First let’s define the 8 directions that we can search in. The puzzle is going to be represented as a Map with a tuple of Ints as the key, so the directions are functions for transforming these keys.

dirs :: [(String, (Int, Int) -> (Int, Int))]
dirs = zip ["down right", "up right", "right", "down left",
            "up left", "left", "down", "up"] $
           [\(x,y) -> (x+h, y+v) | h <- [1,-1,0], v <- [1,-1,0]]

We’re going to enter the puzzle as a list of strings, but since that would make access an O(n2) operation we’re going to turn it into a Map instead, since that gives us O(log n2) access.

toGrid :: [[a]] -> Map (Int, Int) a
toGrid = fromList . concat .
         zipWith (\y -> zipWith (\x c -> ((x,y), c)) [1..]) [1..]

Next we need a function to check whether the search word appears at the given position in the given direction.

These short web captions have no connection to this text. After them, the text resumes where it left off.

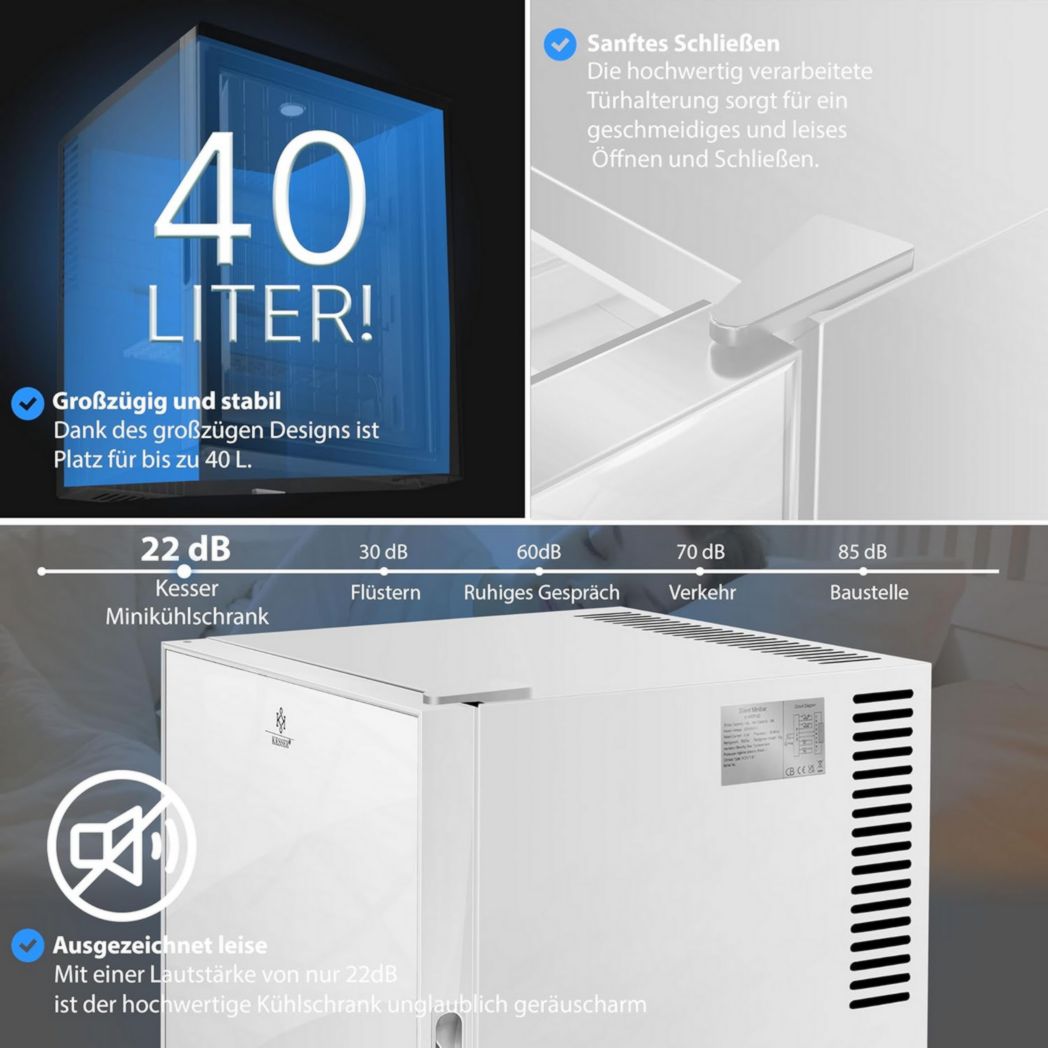 Mini-réfrigérateur KESSER® avec serrure, mini-bar 40 l, silencieux, 22 dB, verrouillable, chambre, butée de porte amovible, environ 4 à 16 °C, hauteur 57 cm, éclairage intérieur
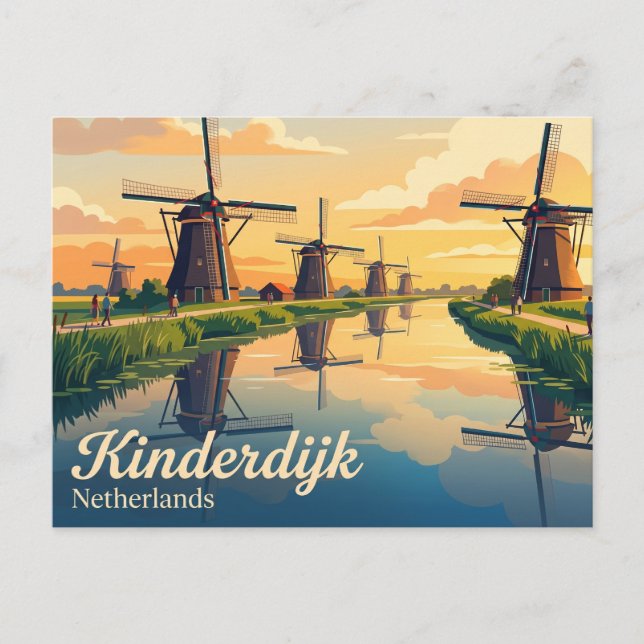 Kinderdijk Nederländerna Vykort (Framsida)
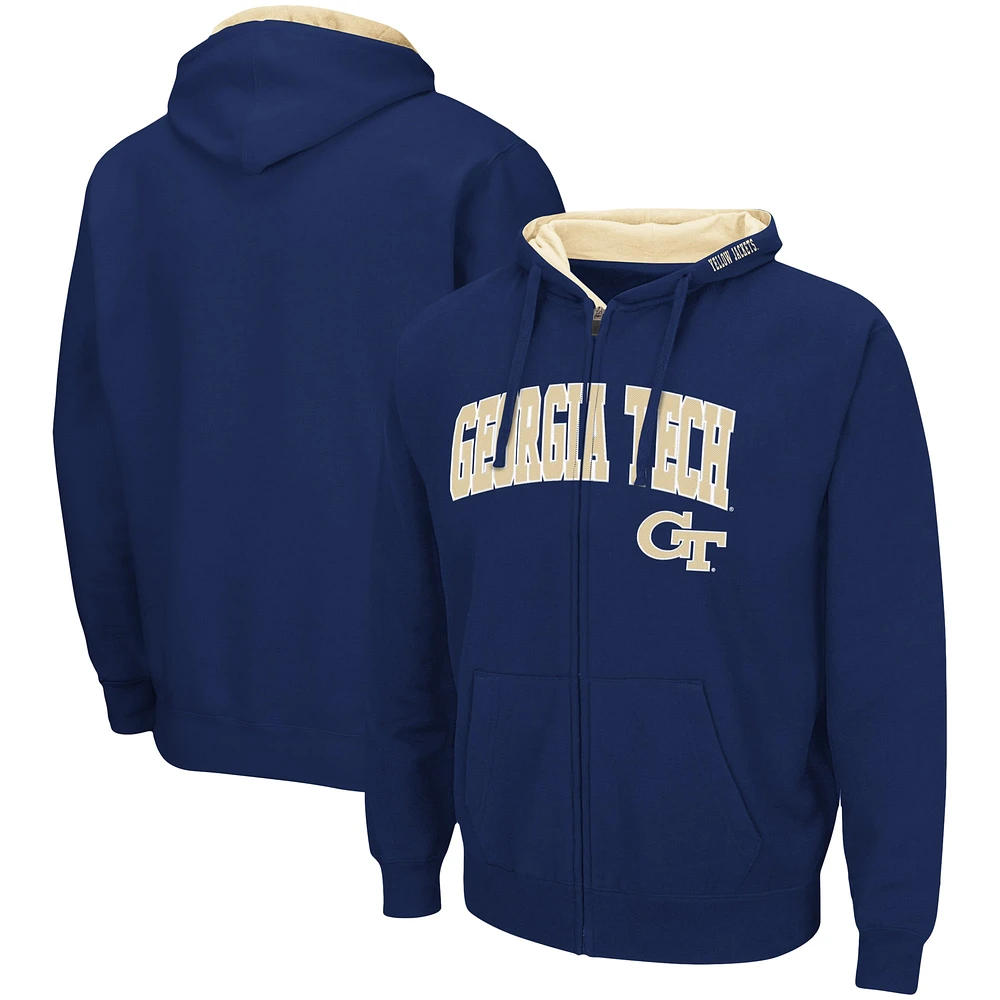 Homme Colosseum Navy Georgia Tech Yellow Jackets Arch & Logo 3.0 Full-Zip Hoodie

found :: (Eq a, Ord k) => k -> (k -> k) -> Map k a -> [a] -> Bool
found pos dir g w = isPrefixOf w . map (g !) .
                    takeWhile (flip member g) $ iterate dir pos

Finding the location and direction of a search word is then simply a matter of checking every direction for every position:

findWord :: Map (Int, Int) Char -> String -> String
findWord g w = head [printf "%s row %d column %d %s" w y x ds |
                     (x,y) <- keys g, (ds, dir) <- dirs,
                     found (x,y) dir g w]

That’s all we need, so let’s test if it works.

puzzle :: [String]
puzzle = ["FYYHNRD",
          "RLJCINU",
          "AAWAAHR",
          "NTKLPNE",
          "CILFSAP",
          "EOGOTPN",
          "HPOLAND"]

main :: IO ()
main = mapM_ (putStrLn . findWord (toGrid puzzle)) $ words
             "ITALY HOLLAND POLAND SPAIN FRANCE JAPAN TOGO PERU"

And indeed it does, using less than half the lines of the provided solution (almost a third if you ignore the lines required to define the puzzle). That will do nicely.